Retrieve the original unaltered timestamps for the data in this interface.

This function should retrieve the data on-demand by re-initializing the IO. Can be overridden to return None if the extractor does not have native timestamps.

Parameters:
  • start_sample (int, optional) – The starting sample index. If None, starts from the beginning.
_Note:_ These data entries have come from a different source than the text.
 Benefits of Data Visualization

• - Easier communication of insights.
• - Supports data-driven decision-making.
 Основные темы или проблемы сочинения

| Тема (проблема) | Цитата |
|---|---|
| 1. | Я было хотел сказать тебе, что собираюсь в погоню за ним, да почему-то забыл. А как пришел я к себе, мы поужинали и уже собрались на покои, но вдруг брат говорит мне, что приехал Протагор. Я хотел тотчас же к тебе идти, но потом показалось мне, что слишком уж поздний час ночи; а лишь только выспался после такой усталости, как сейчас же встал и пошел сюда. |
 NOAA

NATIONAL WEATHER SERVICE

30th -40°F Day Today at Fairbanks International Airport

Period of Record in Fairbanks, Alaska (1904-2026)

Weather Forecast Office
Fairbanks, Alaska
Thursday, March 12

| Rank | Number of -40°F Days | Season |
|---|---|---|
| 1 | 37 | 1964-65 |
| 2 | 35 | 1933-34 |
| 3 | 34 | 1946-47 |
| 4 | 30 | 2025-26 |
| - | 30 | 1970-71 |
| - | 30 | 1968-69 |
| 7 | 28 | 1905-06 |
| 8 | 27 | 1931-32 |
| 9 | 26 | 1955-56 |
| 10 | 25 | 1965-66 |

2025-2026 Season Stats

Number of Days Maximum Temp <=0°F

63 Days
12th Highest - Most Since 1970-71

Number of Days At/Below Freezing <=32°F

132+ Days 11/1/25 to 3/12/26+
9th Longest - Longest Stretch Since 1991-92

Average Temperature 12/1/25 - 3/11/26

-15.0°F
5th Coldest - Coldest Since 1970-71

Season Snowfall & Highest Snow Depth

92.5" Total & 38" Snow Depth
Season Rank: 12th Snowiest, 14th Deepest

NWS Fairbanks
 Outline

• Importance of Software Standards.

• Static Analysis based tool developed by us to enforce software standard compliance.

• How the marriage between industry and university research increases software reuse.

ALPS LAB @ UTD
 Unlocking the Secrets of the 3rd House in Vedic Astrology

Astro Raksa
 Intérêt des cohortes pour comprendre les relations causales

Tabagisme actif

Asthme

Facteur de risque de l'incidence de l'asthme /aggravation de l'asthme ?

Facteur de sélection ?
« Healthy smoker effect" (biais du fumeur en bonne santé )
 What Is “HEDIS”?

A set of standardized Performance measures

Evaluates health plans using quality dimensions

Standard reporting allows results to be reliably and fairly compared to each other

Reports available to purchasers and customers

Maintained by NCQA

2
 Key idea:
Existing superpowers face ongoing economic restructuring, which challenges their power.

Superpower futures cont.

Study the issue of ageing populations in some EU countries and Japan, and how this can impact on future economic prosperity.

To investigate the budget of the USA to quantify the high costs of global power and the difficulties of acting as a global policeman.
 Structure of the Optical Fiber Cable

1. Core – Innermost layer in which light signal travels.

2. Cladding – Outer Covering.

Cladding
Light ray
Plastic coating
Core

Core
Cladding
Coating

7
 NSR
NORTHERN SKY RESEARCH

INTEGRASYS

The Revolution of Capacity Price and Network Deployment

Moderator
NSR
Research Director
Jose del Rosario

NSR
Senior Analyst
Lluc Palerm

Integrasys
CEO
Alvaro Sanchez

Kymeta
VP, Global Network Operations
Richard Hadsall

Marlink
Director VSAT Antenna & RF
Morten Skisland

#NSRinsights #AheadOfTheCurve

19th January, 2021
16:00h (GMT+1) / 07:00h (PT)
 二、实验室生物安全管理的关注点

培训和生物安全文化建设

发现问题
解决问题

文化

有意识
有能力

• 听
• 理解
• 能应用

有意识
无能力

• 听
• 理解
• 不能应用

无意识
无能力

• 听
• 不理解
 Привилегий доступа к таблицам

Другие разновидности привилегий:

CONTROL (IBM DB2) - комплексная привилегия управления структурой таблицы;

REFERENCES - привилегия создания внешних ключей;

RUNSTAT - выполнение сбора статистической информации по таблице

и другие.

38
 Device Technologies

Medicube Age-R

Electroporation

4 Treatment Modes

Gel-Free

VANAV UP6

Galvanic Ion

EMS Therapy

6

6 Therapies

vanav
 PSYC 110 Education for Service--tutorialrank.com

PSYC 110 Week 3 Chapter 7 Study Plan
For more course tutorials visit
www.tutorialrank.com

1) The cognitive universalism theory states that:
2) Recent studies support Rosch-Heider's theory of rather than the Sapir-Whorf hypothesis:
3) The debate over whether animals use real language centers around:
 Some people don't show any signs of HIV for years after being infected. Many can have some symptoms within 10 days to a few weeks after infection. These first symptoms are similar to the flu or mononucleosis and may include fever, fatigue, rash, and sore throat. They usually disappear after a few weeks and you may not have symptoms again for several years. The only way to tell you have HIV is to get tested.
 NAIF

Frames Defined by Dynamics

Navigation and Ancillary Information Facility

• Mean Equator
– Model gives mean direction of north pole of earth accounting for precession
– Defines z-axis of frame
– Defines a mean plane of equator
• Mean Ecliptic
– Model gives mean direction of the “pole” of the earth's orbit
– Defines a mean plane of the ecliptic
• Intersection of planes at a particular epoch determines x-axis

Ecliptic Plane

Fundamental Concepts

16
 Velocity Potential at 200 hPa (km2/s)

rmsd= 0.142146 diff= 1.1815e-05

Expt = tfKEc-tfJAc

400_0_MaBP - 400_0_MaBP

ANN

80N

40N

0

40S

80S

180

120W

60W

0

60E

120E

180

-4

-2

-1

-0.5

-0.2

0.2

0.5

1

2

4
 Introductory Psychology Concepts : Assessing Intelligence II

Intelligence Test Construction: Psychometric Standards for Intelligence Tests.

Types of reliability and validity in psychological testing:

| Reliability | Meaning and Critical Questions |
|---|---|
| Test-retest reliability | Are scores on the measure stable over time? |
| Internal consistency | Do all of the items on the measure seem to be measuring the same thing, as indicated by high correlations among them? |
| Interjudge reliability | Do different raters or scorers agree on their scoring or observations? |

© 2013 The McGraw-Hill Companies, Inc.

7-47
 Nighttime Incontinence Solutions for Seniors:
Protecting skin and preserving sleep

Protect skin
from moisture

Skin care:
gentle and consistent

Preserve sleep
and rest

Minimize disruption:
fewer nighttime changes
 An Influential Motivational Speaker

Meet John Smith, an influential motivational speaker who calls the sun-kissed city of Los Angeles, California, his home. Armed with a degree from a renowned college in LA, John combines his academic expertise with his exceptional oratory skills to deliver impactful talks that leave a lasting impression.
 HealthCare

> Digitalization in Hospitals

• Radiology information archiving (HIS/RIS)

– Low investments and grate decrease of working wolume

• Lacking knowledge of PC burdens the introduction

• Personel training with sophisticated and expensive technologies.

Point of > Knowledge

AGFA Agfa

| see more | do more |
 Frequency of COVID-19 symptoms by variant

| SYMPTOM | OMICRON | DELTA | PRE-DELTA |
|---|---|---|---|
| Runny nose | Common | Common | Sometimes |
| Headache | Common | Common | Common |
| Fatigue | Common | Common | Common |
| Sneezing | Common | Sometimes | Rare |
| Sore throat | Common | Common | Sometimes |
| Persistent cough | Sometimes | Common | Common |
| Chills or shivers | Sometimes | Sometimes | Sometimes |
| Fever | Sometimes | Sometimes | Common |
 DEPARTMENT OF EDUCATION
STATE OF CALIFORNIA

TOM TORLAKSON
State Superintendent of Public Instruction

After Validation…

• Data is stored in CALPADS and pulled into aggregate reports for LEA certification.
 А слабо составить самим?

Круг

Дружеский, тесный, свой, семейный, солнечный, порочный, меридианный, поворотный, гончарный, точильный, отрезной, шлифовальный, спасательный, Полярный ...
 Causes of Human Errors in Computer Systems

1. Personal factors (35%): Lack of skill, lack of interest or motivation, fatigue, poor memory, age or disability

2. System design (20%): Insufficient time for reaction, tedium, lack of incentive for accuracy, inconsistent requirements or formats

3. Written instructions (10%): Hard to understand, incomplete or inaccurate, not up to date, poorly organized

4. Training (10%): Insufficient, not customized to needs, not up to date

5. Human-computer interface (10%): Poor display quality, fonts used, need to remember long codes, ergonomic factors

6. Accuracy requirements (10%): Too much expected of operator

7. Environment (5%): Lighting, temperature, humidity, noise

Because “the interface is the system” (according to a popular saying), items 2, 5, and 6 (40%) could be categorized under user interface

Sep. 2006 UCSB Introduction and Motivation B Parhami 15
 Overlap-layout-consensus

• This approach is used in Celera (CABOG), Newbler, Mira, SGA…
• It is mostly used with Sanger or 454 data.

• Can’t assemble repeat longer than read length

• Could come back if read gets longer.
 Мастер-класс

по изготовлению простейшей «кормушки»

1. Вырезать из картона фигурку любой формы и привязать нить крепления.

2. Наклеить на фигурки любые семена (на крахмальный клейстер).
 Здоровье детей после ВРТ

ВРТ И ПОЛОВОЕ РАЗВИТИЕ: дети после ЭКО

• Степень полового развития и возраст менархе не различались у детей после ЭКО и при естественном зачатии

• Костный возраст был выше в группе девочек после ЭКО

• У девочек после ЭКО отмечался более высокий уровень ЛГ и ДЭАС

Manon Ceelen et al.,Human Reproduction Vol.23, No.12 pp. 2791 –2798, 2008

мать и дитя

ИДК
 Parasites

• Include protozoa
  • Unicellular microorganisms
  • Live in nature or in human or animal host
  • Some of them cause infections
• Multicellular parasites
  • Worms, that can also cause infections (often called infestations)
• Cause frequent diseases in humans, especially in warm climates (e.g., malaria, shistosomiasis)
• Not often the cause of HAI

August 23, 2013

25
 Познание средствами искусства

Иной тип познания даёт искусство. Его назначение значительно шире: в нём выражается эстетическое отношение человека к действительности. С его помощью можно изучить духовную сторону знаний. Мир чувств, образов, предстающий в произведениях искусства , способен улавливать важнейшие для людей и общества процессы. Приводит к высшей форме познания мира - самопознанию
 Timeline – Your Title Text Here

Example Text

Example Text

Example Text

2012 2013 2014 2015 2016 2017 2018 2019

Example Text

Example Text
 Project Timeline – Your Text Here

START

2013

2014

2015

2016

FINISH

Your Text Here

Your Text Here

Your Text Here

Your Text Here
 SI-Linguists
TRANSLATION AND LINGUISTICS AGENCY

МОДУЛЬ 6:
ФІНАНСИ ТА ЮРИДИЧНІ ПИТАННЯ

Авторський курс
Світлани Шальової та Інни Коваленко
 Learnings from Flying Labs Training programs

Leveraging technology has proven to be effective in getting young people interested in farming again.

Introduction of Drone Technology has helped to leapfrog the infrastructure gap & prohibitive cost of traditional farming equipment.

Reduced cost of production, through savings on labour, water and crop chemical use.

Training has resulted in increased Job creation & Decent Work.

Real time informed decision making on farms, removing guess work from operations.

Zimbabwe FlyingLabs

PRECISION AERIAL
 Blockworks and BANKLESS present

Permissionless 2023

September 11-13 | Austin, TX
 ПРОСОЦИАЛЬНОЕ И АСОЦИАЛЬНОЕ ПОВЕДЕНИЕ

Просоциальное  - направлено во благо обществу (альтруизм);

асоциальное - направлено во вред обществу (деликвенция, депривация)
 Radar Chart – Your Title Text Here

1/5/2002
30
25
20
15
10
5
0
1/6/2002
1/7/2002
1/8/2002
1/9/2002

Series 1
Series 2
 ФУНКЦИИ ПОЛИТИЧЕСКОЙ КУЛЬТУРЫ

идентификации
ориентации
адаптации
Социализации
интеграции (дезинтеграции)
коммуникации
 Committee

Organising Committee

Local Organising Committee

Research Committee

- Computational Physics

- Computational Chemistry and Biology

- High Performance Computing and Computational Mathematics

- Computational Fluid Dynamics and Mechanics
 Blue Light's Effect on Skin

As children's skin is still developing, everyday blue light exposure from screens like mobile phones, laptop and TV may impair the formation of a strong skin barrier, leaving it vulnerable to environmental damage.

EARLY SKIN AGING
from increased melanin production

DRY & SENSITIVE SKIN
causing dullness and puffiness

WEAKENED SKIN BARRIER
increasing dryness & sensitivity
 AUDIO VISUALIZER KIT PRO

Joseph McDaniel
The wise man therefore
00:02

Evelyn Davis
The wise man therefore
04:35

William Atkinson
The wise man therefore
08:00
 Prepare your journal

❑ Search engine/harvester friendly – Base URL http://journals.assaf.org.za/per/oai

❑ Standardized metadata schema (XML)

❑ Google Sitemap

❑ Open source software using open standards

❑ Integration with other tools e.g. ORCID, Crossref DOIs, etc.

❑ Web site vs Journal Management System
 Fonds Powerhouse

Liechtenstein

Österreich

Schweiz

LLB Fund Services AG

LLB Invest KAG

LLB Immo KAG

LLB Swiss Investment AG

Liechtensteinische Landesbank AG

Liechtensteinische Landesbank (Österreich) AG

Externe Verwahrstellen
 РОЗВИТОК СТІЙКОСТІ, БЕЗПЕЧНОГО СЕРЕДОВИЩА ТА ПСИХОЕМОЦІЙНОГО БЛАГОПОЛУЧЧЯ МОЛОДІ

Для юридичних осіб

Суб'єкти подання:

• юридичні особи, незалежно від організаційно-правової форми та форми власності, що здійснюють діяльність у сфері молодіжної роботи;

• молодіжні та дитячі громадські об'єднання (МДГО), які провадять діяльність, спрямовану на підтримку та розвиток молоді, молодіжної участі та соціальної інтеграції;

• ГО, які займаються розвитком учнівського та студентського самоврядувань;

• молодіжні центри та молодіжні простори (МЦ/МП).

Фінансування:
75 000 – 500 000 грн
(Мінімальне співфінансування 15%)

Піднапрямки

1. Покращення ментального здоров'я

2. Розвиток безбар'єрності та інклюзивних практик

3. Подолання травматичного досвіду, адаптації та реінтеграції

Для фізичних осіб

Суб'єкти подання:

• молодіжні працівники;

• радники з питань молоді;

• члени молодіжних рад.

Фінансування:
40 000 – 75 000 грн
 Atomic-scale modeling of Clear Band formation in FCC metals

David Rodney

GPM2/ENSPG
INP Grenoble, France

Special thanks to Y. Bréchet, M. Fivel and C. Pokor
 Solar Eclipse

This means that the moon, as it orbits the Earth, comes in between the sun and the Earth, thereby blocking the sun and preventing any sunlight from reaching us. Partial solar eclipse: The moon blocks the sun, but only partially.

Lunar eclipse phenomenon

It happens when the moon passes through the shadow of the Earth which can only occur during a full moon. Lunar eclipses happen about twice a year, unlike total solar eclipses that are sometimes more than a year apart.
  • end_sample (int, optional) – The ending sample index. If None, goes to the end.

Returns:

timestamps – The timestamps for the data stream, or None if native timestamps are not available.

Return type:

numpy.ndarray or None

class DepthSliceVolumetricImagingExtractor(parent_extractor: VolumetricImagingExtractor, start_plane: int | None = None, end_plane: int | None = None)[source]#

Bases: VolumetricImagingExtractor

Class to get a lazy depth slice.

This class can only be used for volumetric imaging data. Do not use this class directly but use .depth_slice(…) on a VolumetricImagingExtractor object.

Initialize a VolumetricImagingExtractor whose plane(s) subset the parent.

Subset is exclusive on the right bound, that is, the plane indices of this VolumetricImagingExtractor range over [0, …, end_plane-start_plane-1].

Parameters:
  • parent_extractor (VolumetricImagingExtractor) – The VolumetricImagingExtractor object to subset the planes of.

  • start_plane (int, optional) – The left bound of the depth to subset. The default is the first plane of the parent.

  • end_plane (int, optional) – The right bound of the depth, exclusively, to subset. The default is the last plane of the parent.